> [Records excerpted from a collection]
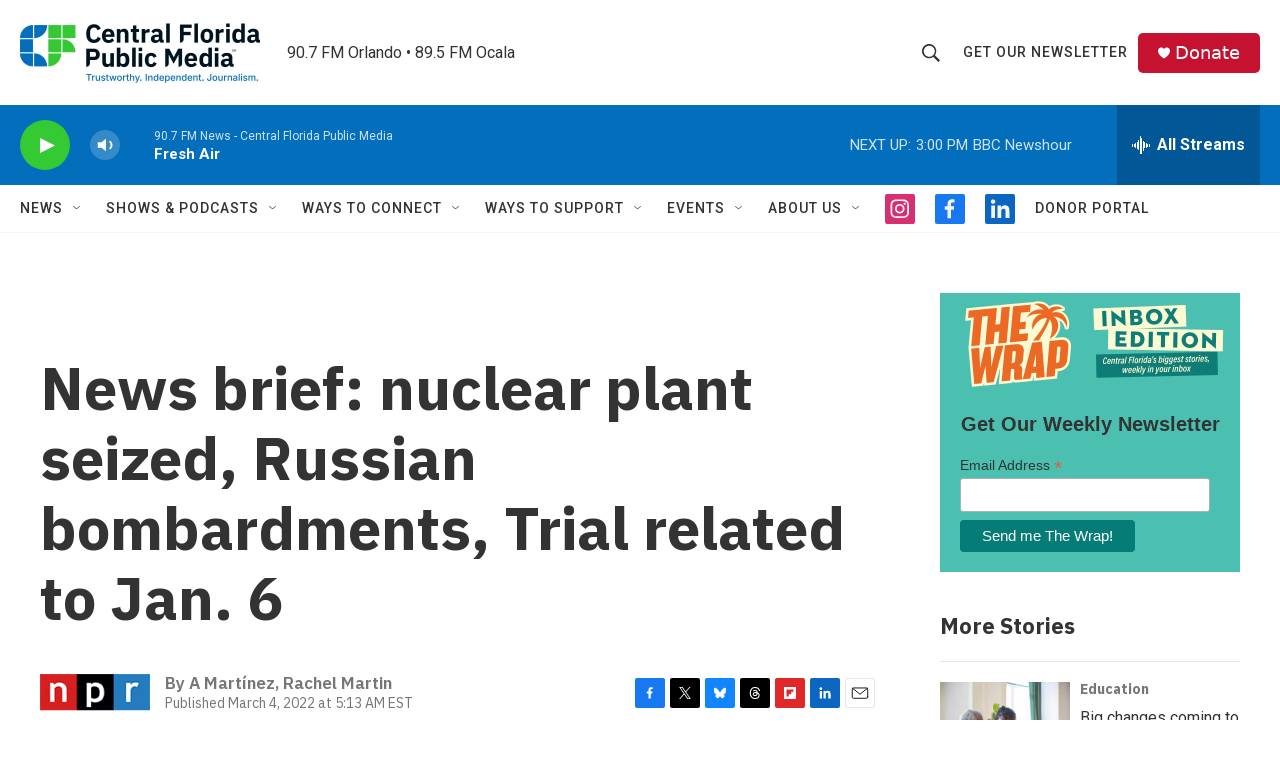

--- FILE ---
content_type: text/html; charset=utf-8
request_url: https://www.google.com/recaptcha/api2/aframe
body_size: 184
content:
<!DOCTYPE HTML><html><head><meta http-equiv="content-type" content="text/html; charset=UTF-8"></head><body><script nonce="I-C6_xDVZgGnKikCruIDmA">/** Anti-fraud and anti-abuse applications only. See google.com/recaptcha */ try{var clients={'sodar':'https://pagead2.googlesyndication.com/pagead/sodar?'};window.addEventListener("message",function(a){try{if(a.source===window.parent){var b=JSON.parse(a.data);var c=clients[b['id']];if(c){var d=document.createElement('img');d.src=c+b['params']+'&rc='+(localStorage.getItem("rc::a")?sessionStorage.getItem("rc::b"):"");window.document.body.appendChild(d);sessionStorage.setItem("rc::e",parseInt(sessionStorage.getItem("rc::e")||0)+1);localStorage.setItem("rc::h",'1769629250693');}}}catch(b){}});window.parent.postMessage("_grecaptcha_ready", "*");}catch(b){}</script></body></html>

> [Task to complete] Restate the data above word for word, so that the only difference is the missing pictures.

> [Response for this exercise]
--- FILE ---
content_type: text/html; charset=utf-8
request_url: https://www.google.com/recaptcha/api2/aframe
body_size: 184
content:
<!DOCTYPE HTML><html><head><meta http-equiv="content-type" content="text/html; charset=UTF-8"></head><body><script nonce="I-C6_xDVZgGnKikCruIDmA">/** Anti-fraud and anti-abuse applications only. See google.com/recaptcha */ try{var clients={'sodar':'https://pagead2.googlesyndication.com/pagead/sodar?'};window.addEventListener("message",function(a){try{if(a.source===window.parent){var b=JSON.parse(a.data);var c=clients[b['id']];if(c){var d=document.createElement('img');d.src=c+b['params']+'&rc='+(localStorage.getItem("rc::a")?sessionStorage.getItem("rc::b"):"");window.document.body.appendChild(d);sessionStorage.setItem("rc::e",parseInt(sessionStorage.getItem("rc::e")||0)+1);localStorage.setItem("rc::h",'1769629250693');}}}catch(b){}});window.parent.postMessage("_grecaptcha_ready", "*");}catch(b){}</script></body></html>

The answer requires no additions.